キャリアとは、「個人の経歴」を意味します。一般的には、仕事に関連する職歴、経歴、就職、出世などを指して使うケースが多いでしょう。厚生労働省によるキャリアの定義では、「過去から将来の長期にわたる職務経験やこれに伴う計画的な能力開発の連鎖を指すもので、職業生涯や職務経歴などと訳されます」とされています。
キャリアアップ・キャリアデザインの違いを解説
キャリアに関連する言葉として、「キャリアアップ」「キャリアデザイン」などがあります。キャリアパス・キャリアプランとの違いについて理解しておきましょう。
キャリアアップとは
「キャリアアップ」とは、経験・スキルを磨いて人材としての「市場価値」を高めることを指します。しかし、キャリアアップの定義は幅広く、人によって捉え方が異なります。例としては、「メンバークラスからリーダー、マネジャーへと職位を上げる」「より大規模な仕事を手がける」「より大きな裁量権を持つ」「年収を上げる」などが挙げられます。
キャリアデザインとは
「キャリアデザイン」とは、働く人自身が主体的に「将来ありたい姿」を描き、それを実現するためにキャリアを設計することです。
企業は自社の「ミッション・ビジョン・バリュー」を積極的に打ち出していますが、それと同様に、自身の「働く上で大切にしたいこと」を踏まえ、キャリアの全体像を構想します。
面接で企業がキャリアパスを重視する理由
転職の面接では、「今後のキャリアをどう考えているのか」を質問されることがありますが、「応募者のキャリアに対する希望や適性を理解し、人材のミスマッチを防ぐため」という意図があります。
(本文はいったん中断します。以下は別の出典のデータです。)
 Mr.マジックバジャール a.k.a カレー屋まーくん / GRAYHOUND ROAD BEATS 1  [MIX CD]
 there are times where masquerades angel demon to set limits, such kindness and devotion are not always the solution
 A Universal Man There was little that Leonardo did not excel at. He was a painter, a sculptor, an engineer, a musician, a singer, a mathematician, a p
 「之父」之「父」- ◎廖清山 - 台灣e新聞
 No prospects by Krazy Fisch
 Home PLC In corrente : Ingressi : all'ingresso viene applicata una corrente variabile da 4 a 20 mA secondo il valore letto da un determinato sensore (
企業側はこの質問を通じ、「応募者自身のキャリアプランが自社のキャリアパスと合致しているか」「自分の経験・スキルを客観視できているか」「転職理由や志望動機との一貫性があるか」「目標に向けて努力する意欲があるか」などを見極めようとしています。
転職でキャリアプランを具体的に考えることの意味
転職の際に、キャリアプランを具体的に考えることの意味や重要性について解説します。
転職するかどうかを考える判断材料になる
応募企業からキャリアパスを提示されたとき、自身のキャリアプランと照らし合わせることで、現在の自分の立ち位置を把握することができ、入社後、どのような経験・スキルを積み重ねていくことが必要かを判断しやすくなります。また、「応募企業のキャリアパスで、自身のキャリアプランを実現できるかどうか」は、内定を承諾するかどうかの判断材料にもなるでしょう。
一方、自身のキャリアプランを明確にした上で現職のキャリアパスを見直すことで、「転職せずに目指すキャリアを実現することが可能か」を判断する材料にもなります。自社の先輩のキャリアの歩みやモデルケースなどを調べると、目指すキャリアを実現する方法が見つかる可能性があるので、「転職するか、現職にとどまるか」を検討する際にも役立つでしょう。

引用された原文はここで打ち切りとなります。